Ist das nun das definitive Ende der Credit Suisse?

Sergio Ermotti will die CS Schweiz nicht an die Börse bringen. Stattdessen könnte eine kombinierte UBS in ein nationales und ein internationales Geschäft aufgeteilt werden. Könnte das funktionieren?

Ist das nun das definitive Ende der Credit Suisse?
Ist das nun das definitive Ende der Credit Suisse? (Quelle: Claudio Schwarz/Unsplash)

Eines schien von Anfang an klar: Sergio Ermotti ist an die Spitze der UBS zurückgekehrt, um die Credit Suisse mit Haut und Haaren zu schlucken. Sicher nicht, um die CS Schweiz als eigenständige Bank weiterleben zu lassen.

Zwar sagte Ermotti immer, man müsse die Frage der Credit Suisse auf der Basis von Fakten und nicht von Emotionen betrachten – doch war es oft Ermotti selbst, der emotional wurde, wenn er auf die Zukunft der CS angesprochen wurde.

Nun scheint er sich entschieden zu haben, seine Abneigung gegen eine Verselbständigung der Credit Suisse nach aussen tragen zu wollen. Wie die «Schweiz am Wochenende» schrieb, sei die politisch vielversprechende Idee einer Verselbständigung unter der Marke CS gescheitert. Die Zeitung berief sich auf eine gut informierte Quelle.

Eine Bank – zwei Aktien

Um die Too-big-to-fail-Problematik zu entschärfen, wird nun offenbar eine Aufspaltung der kombinierten Grossbank geprüft. Es sei nicht ausgeschlossen, dass das kombinierte Inlandgeschäft unter dem Namen UBS Schweiz aus dem Konzern herausgelöst werde. Bei einem Börsengang würde der UBS-Konzern eine Mehrheitsbeteiligung behalten.

Dann gäbe es zwar nicht, wie von der Politik gewünscht, zwei getrennte Grossbanken, aber das «Klumpenrisiko» würde reduziert. Die Schweizer Bank würde nicht mitgerissen, wenn der Konzern in eine existenzielle Krise geriete. Es gäbe zwei Aktien: eine Aktie «UBS national» und eine Aktie «UBS international».

Kann das funktionieren?

Aber würde die UBS Schweiz in einer Krise wirklich nicht mitgerissen? Wäre das Klumpenrisiko wirklich kleiner?
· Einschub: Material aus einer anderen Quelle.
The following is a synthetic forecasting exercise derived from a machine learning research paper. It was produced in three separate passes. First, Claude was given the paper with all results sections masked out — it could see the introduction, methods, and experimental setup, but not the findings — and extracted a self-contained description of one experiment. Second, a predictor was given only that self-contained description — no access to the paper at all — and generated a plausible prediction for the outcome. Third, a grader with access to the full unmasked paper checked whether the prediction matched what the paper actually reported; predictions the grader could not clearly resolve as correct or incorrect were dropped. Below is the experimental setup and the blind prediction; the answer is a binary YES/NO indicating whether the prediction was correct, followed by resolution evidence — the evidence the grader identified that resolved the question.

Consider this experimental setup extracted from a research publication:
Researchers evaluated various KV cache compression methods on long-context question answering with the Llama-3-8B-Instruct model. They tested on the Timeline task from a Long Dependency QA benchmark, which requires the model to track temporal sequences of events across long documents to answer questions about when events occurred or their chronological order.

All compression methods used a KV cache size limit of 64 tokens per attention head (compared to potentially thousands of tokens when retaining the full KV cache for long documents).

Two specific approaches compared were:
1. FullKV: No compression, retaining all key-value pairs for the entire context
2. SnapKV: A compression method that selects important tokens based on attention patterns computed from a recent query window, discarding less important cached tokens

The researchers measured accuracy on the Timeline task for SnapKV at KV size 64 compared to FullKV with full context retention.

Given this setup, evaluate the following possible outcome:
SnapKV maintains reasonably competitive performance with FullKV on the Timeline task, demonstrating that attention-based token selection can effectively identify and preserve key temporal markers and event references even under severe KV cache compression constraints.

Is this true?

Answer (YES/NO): YES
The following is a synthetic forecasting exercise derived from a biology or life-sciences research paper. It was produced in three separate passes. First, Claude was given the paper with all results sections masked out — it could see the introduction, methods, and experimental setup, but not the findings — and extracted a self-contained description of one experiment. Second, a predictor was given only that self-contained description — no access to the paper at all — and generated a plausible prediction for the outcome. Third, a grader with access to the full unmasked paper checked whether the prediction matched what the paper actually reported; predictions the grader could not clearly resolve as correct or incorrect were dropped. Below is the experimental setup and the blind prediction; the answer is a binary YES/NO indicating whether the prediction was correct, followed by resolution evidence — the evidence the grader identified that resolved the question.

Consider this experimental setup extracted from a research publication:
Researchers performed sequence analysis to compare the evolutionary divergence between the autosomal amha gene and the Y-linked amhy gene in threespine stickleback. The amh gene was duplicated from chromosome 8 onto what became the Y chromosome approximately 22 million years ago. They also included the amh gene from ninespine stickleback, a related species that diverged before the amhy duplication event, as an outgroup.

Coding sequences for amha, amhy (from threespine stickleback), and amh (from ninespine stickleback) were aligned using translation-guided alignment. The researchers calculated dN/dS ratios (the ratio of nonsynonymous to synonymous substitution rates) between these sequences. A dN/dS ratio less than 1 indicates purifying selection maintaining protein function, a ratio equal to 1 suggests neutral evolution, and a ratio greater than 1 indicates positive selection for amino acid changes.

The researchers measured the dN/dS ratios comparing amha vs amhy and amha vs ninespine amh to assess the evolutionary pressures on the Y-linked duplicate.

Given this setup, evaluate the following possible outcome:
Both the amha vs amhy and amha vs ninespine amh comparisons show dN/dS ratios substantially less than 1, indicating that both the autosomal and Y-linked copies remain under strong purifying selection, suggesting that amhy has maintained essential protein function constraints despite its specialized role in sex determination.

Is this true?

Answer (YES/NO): NO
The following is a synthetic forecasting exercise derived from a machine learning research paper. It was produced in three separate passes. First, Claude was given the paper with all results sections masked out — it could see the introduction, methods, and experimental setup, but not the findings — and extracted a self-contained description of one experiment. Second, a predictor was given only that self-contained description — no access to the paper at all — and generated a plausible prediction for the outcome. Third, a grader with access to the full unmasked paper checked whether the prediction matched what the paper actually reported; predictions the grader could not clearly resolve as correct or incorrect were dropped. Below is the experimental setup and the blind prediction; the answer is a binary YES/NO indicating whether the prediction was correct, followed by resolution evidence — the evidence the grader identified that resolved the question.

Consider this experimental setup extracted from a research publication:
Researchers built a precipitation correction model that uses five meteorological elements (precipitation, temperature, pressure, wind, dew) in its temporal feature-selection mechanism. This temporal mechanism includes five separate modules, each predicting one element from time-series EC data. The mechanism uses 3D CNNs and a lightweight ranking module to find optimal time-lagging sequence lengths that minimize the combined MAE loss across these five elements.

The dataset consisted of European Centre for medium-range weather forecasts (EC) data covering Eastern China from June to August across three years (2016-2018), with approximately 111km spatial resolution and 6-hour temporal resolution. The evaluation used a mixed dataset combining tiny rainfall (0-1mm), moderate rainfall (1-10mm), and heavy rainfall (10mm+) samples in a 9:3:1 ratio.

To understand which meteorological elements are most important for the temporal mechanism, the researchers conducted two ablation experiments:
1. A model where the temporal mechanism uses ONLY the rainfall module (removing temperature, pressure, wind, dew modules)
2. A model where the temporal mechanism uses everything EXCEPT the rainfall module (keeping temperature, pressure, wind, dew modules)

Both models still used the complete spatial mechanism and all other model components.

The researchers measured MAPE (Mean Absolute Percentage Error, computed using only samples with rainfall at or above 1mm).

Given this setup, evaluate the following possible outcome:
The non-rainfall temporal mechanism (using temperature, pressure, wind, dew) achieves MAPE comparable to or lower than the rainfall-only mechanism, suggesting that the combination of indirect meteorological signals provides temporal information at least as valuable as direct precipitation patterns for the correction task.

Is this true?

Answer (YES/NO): NO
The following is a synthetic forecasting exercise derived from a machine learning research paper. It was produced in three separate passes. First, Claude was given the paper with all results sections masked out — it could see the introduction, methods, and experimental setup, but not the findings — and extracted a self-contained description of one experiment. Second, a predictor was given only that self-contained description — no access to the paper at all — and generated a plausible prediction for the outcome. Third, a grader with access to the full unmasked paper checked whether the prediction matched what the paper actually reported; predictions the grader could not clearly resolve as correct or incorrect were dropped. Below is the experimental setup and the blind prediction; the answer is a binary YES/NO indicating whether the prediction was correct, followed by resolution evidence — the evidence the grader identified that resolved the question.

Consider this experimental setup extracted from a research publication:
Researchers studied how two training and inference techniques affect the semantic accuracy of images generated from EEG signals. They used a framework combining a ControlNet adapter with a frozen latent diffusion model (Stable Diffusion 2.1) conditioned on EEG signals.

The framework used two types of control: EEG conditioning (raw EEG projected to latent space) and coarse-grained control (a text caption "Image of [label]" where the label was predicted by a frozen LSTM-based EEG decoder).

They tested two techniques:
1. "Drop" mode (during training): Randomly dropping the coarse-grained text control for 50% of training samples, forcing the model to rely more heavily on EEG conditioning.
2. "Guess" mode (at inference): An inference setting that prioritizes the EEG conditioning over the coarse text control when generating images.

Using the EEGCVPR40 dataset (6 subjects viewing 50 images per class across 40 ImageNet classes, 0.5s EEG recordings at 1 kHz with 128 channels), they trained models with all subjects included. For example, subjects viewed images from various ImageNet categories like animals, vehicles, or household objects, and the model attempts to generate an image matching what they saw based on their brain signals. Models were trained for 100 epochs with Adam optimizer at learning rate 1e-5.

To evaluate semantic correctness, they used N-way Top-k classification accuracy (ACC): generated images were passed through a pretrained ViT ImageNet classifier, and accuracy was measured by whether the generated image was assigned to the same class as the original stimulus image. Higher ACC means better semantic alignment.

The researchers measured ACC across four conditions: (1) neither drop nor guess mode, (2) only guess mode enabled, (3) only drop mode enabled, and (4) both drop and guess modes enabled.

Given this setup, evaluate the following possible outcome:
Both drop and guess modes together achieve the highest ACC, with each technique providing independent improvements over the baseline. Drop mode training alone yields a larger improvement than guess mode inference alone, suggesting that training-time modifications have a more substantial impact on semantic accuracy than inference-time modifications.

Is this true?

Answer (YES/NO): NO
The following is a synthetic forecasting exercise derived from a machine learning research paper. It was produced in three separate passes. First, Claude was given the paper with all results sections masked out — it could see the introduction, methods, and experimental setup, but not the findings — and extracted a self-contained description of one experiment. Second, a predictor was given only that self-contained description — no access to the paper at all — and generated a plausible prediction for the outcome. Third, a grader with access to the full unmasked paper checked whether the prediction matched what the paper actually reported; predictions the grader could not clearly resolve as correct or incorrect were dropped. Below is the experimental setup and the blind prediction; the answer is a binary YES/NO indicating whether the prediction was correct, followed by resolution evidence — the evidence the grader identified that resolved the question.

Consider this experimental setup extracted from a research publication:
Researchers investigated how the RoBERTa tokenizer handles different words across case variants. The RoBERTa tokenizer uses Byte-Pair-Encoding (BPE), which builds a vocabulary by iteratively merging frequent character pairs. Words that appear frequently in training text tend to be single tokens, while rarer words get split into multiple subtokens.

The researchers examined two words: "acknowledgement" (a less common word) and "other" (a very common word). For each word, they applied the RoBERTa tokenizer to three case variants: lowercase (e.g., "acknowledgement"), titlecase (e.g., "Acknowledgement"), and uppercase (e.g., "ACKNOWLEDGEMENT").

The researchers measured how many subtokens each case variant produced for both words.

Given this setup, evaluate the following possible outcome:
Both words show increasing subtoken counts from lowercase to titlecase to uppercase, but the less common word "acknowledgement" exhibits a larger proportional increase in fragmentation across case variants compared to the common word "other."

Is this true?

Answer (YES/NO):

Oder handelt es sich um ein politisches Manöver, um jene Stimmen zu besänftigen, die eine Aufspaltung fordern?

Ob die UBS Schweiz in einer Krise tatsächlich nicht mitgerissen würde, ist zumindest fraglich. Dies wäre wohl nur dann nicht der Fall, wenn die UBS International ihren Sitz ins Ausland verlegen würde.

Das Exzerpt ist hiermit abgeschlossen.